[Consigne]
Selon l'extrait cité, pourquoi les insultes visant les homosexuels sont-elles plus violentes que celles visant les opposants au mariage pour tous ? Expliquez-le en une à trois phrases.

[Extrait cité]
◇ ◇ ◇ ◇

Je remarque d'aillers que depuis que ce débat a lieu, et comment oser dire qu'il n'a pas lieu comme le font les anti mariage pour tous, étant donnés tous les moyens dont ils se saisissent pour manifester leur opinion, depuis qu'il a lieu disais-je, ces stigmatisations et autres insultes ont connu un nouveau fleurissement. Ceux qui marcheront dimanche répliqueront qu'ils sont eux aussi l'objet d'insultes dans ce débat, et ils auront raison. J'oserai toutefois leur faire remarquer que les homosexuels sont eux insultés pour ce qu'ils sont. Les autres le sont "uniquement" pour leurs opinions. Et qu'être l'objet de quoilibets pour ses pensées est, malheureusement, notre lot à tous. Certains sont choqués ? Oui, je pense qu'il y a une différence de violence entre une insulte qui dit "tu n'es pas ce qu'il faut" et une insulte qui dit "tu ne penses pas ce qu'il faut".

 

Et surtout, j'en ai assez de lire partout des arguments qui m'apparaissent, dans le fond, profondément malhonnêtes. Oh, ce n'est très souvent pas conscient, et cela suffit à comprendre que les procès d'intention sont en l'espèce tout à fait déplacés (comme ils le sont toujours dans le fond). Je vous propose d'être concis. Les arguments avancés par les tenants des valeurs familiales traditionnelles sont :

  1. L'enfant avant tout. Elevé par un couple homosexuel, l'enfant sera plus malheureux que s'il était élevé par un couple hétérosexuel. Il sera incapable de retracer sa filiation, ne saura jamais qui était son vrai père/ sa vraie mère. Sur ce deuxième point, comment font les enfants adoptés aujourd'hui ? Ils sont donc incapables de retrouver leur parents d'origine ? Quoi, parce que les parents qui élèveront un enfant seront du même sexe, automatiquement ils lui interdiront de faire les recherches nécessaires à retracer sa filiation ? Alors la vie c'est déterminé dans un bout de papier et stop, la loi t'a dit que non mon bonhomme, tu ne peux pas faire de recherches ? Sur le premier point, c'est annoncé comme cela, sans aucun élément de preuve, et pour cause, on ne dispose de rien de sérieux dans ce domaine, ni pour démontrer que les familles homoparentales favorisent le bonheur des enfants, ni pour démontrer le contraire.

◇ ◇ ◇ ◇

[Données fournies]
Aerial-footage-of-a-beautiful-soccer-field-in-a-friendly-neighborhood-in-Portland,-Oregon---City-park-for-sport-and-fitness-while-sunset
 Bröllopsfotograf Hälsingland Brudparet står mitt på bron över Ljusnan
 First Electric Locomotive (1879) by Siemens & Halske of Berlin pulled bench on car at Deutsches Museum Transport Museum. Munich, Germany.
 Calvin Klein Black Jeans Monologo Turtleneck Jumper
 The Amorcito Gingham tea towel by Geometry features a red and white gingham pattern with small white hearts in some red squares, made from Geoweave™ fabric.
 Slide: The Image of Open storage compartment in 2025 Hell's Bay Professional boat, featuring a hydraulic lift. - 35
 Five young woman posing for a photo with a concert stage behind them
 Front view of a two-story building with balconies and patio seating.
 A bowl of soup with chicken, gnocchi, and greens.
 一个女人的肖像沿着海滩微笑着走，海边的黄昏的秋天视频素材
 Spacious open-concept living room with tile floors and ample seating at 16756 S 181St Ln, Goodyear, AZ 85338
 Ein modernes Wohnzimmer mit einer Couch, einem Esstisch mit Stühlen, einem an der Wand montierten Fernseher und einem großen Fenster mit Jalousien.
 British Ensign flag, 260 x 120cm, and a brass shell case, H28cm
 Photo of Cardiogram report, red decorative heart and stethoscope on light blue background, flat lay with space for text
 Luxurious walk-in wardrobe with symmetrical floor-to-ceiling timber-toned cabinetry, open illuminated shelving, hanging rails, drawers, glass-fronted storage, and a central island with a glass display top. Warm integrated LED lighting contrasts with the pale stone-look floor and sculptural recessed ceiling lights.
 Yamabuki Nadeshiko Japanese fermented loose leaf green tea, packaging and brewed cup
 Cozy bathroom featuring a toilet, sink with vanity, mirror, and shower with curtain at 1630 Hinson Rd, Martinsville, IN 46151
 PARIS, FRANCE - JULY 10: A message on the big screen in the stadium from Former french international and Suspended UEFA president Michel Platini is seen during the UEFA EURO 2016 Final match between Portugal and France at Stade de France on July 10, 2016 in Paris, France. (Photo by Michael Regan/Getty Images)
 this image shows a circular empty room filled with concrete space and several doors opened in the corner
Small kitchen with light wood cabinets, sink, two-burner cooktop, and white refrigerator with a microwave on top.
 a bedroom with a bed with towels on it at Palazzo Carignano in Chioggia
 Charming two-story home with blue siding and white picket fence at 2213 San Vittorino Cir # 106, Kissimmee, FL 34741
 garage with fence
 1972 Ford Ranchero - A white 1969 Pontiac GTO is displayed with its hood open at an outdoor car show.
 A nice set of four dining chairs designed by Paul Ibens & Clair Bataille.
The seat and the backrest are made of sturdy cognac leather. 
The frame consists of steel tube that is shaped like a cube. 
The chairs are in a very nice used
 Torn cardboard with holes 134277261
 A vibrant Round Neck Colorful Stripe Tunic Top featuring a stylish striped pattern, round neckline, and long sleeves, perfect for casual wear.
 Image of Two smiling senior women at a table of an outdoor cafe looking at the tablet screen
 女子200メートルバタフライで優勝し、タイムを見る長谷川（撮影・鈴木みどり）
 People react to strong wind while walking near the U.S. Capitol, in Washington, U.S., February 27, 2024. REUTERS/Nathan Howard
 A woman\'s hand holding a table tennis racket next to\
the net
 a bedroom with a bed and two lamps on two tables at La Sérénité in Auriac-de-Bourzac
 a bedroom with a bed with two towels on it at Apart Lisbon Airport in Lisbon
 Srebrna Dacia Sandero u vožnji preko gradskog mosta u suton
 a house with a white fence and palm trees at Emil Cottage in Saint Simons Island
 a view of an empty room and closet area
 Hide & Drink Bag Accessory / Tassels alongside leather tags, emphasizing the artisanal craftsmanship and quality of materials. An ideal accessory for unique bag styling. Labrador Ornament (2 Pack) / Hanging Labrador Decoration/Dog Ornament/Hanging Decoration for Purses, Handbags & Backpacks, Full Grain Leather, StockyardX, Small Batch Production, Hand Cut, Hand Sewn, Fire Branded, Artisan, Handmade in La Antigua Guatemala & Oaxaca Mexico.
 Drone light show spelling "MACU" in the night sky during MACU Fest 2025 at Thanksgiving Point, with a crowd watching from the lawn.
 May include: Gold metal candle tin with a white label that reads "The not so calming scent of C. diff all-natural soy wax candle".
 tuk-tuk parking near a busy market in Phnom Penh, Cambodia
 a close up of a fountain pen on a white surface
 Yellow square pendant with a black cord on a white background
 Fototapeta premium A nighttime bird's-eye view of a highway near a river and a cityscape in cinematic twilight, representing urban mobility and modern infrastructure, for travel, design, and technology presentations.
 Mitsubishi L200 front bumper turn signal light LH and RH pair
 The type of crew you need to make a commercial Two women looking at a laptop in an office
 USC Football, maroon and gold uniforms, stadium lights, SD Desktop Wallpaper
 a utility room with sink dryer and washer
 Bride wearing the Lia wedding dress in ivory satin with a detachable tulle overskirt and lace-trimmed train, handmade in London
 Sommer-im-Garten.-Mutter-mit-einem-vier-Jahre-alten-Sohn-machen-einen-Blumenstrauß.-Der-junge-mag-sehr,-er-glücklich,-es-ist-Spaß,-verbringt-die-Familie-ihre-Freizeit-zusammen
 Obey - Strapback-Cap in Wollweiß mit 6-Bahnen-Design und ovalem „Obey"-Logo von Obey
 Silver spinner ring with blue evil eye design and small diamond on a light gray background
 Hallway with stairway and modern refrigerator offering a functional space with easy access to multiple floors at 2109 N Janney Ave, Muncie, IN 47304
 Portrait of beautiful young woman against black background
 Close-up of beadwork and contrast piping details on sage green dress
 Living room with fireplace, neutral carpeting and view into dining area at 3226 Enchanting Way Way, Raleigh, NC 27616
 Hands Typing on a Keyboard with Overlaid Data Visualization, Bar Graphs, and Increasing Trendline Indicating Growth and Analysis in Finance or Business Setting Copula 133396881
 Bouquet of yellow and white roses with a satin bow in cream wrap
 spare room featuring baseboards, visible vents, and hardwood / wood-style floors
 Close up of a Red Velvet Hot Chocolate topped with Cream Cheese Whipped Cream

◇ ◇ ◇ ◇

[Réponse]
Les homosexuels sont insultés pour ce qu'ils sont, alors que leurs opposants ne le sont que pour leurs opinions. Or une insulte qui dit « tu n'es pas ce qu'il faut » est plus violente qu'une insulte qui dit « tu ne penses pas ce qu'il faut ». Être moqué pour ses pensées est d'ailleurs, selon le texte, le lot de tous.